Red ripped off JPEG2000, and the derelict USPTO awarded them a patent on it... which was upheld at some point by some equally ignorant judge.

It's such a blatant rip-off that you can actually use an off-the-shelf JPEG2000 decoder to read Red's files.

Until software patents are ruled invalid (as they were supposed to be from the beginning), corporations will continue to use the patent system for exactly what it was supposed to prevent: the theft of other people's work.

Nikon managed to "prevail" over Red in a dispute over these patents, but not in a public-benefiting way. Red folded, but unfortunately their patents were not invalidated.

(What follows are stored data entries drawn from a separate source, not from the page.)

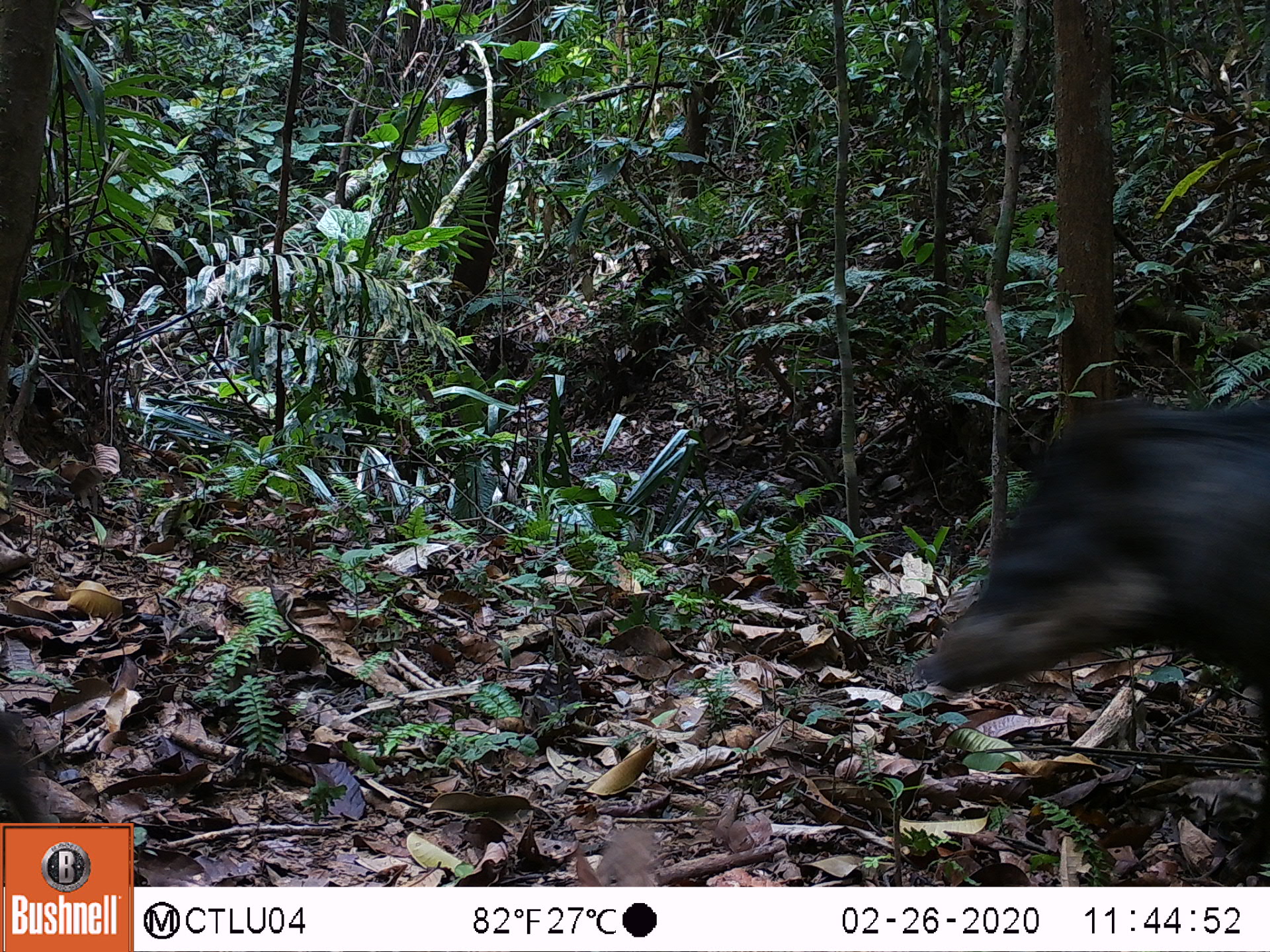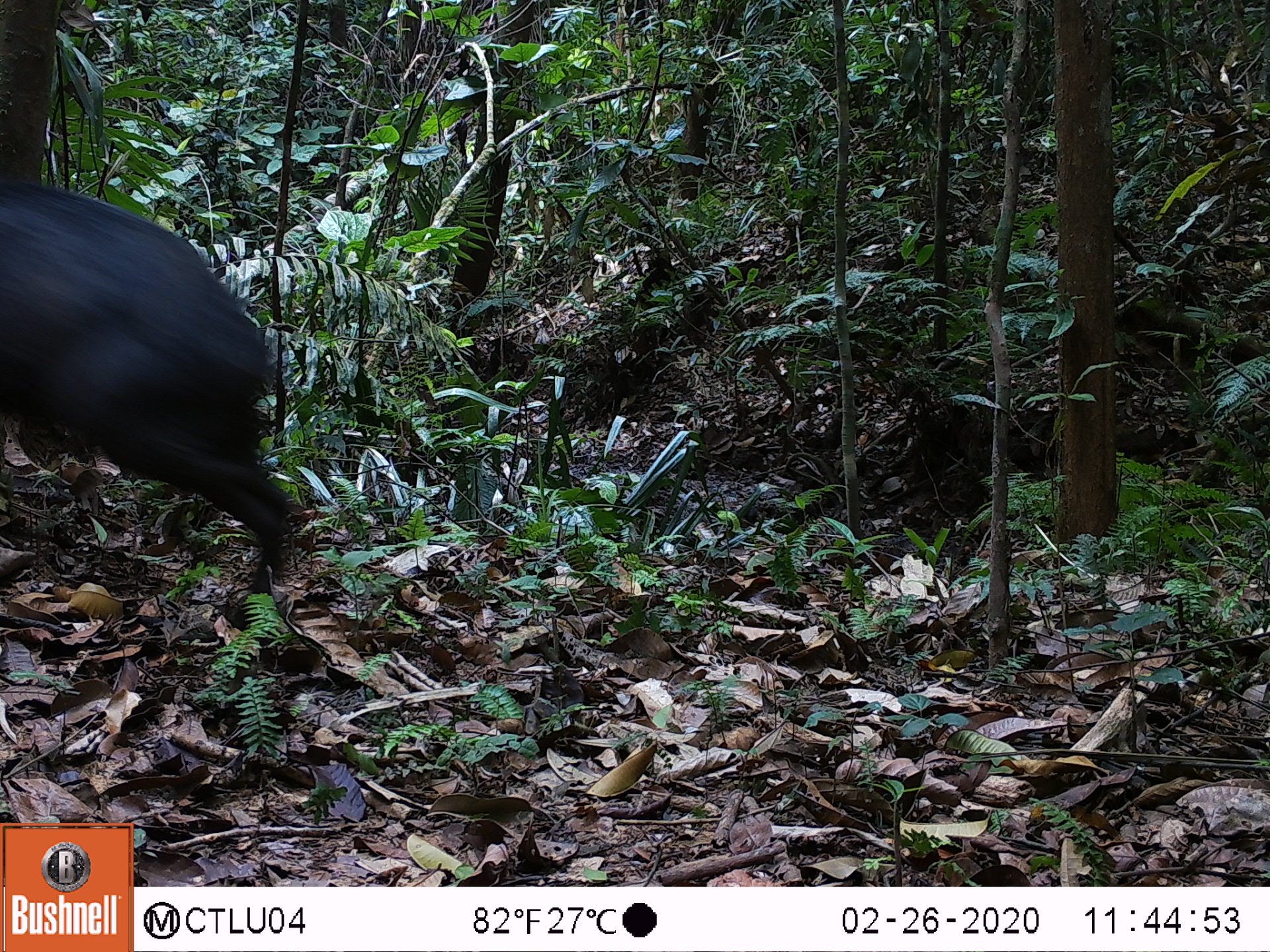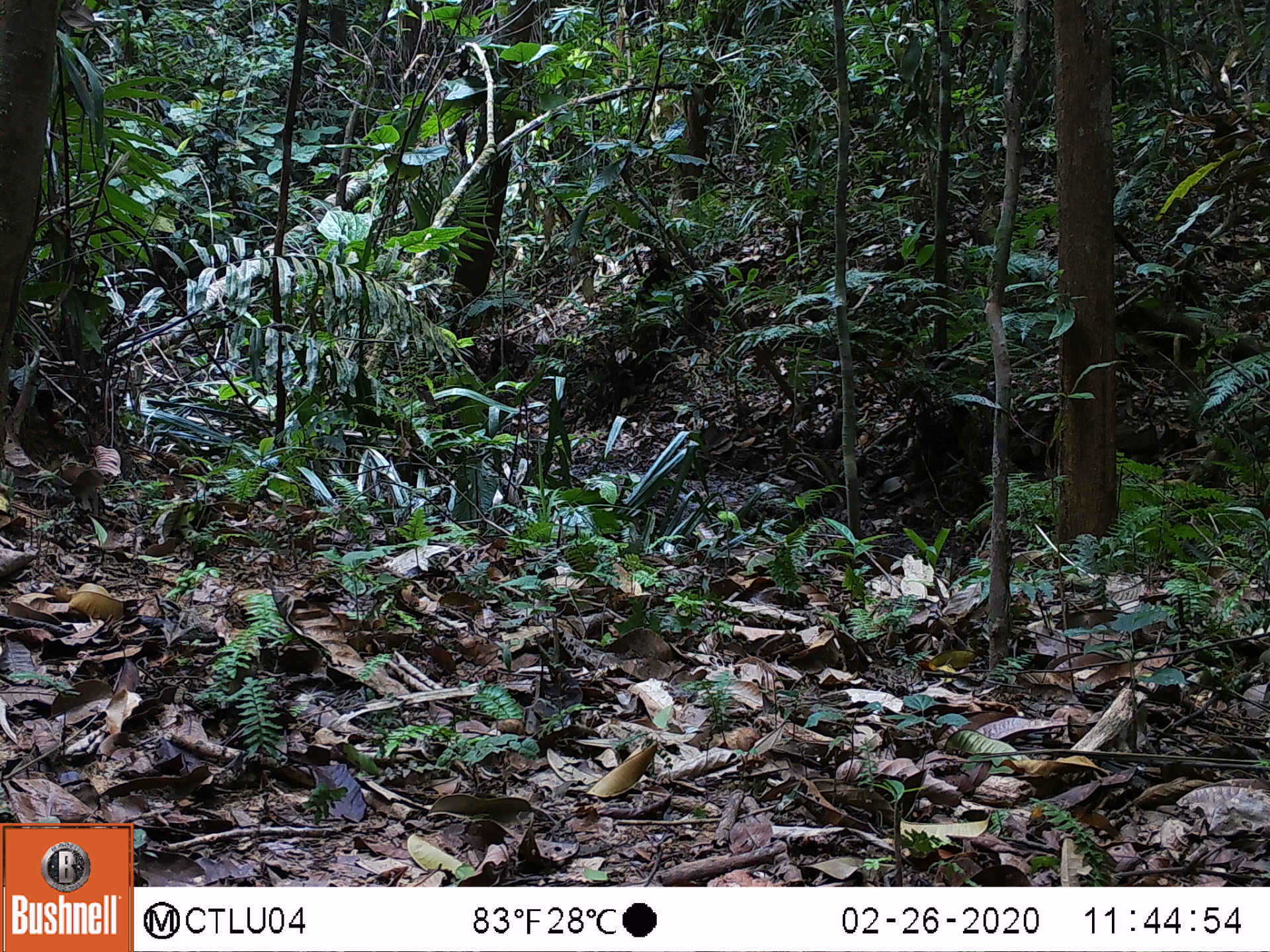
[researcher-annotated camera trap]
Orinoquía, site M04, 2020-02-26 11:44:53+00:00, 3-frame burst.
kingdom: Animalia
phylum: Chordata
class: Mammalia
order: Artiodactyla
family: Tayassuidae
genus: Tayassu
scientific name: Tayassu pecari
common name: white-lipped peccary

So nobody should be crowing too loudly over this deal.

2 comments

Years ago you used to be able to open .r3d files after hex editing the magic header numbers with a generic jpeg2000 codec, but that's no longer the case with more modern variations of the file format (they encrypt it), but obviously the core image compression is still fairly similar (wavelets), but it's not like you got high-quality YCrCb data out of the .r3d file that way anyway (as you would if it was a true jpeg2000 file), you'd need to de-bayer it first (hence the two green channels you get, which effectively give it twice the resolution for green - somewhat similar to Chroma encoding like 422).
Dont forget patented RED Mini-Mag. Red alu case holding off the shelf SATA SSD.